### OPGAVEN
1. Schrijf uit het fragment over de oliemarkt woord voor woord over van "In de rest van" tot "boven de energietransitie.".
2. Hoeveel vaten olie worden er volgens het fragment over de oliemarkt inmiddels per dag in raffinaderijen verwerkt?

### GEKOZEN FRAGMENT
In de rest van de wereld is de energietransitie een luxeprobleem. Die zijn al lang blij dat ze toegang hebben tot goedkope (Russische) energie. De grotere prijsverschillen in energie als gevolg van de boycot van Rusland zorgen ervoor dat energie-intensieve bedrijvigheid verschuift naar landen buiten de OECD. Ook wordt er meer gevlogen met vliegtuigmaatschappijen uit niet-OECD landen. De extra vraag komt dus vooral voor rekening van opkomende landen die hun energievoorziening prioriteren boven de energietransitie.

Onvoldoende investeringen

Er is jarenlang onvoldoende geïnvesteerd in de winning van olie. Wat dat betreft is het nog knap dat er zoveel olie wordt geproduceerd. Ook is er jarenlang onvoldoende geïnvesteerd in raffinaderijen, met als resultaat dat de raffinagemarges de laatste jaren veel beter zijn dan voorheen. Daar komt nog bij dat veel raffinaderijen alleen een bepaald type olie kunnen verwerken.

Door de boycot van Russische olie is er nu frictie in de markt. Daar komt bij dat met name de vraag naar diesel en kerosine (petroleum) sterk stijgt. Het gevolg is dat er meer olie moet worden verwerkt in raffinaderijen. Inmiddels is dat 83,2 miljoen vaten per dag, een stijging van 2,5 miljoen vaten per dag ten opzichte van een jaar geleden. De vraag naar diesel hangt sterk samen met de economische activiteit, terwijl kerosine (petroleum) samen met stookolie wordt gebruikt als alternatief voor het te dure aardgas in Europa. Verder profiteert kerosine uiteraard van het sterk toegenomen luchtverkeer post-Corona.

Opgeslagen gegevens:
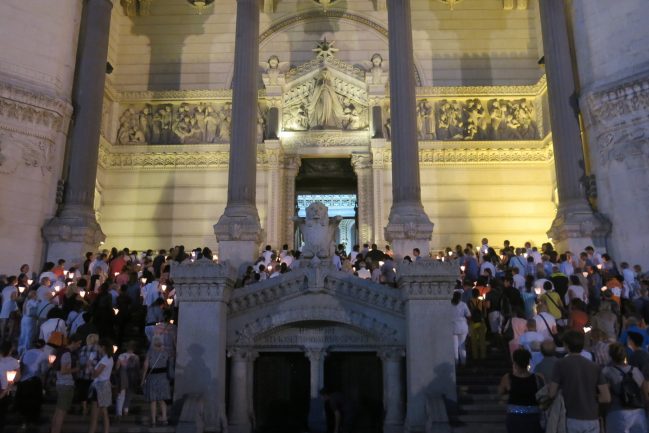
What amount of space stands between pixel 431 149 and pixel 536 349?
716 inches

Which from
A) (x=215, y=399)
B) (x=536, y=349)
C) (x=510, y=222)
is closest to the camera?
(x=536, y=349)

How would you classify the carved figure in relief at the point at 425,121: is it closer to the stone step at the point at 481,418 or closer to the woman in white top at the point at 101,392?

### ANTWOORDEN
1.
In de rest van de wereld is de energietransitie een luxeprobleem. Die zijn al lang blij dat ze toegang hebben tot goedkope (Russische) energie. De grotere prijsverschillen in energie als gevolg van de boycot van Rusland zorgen ervoor dat energie-intensieve bedrijvigheid verschuift naar landen buiten de OECD. Ook wordt er meer gevlogen met vliegtuigmaatschappijen uit niet-OECD landen. De extra vraag komt dus vooral voor rekening van opkomende landen die hun energievoorziening prioriteren boven de energietransitie.

2. 83,2 miljoen vaten per dag.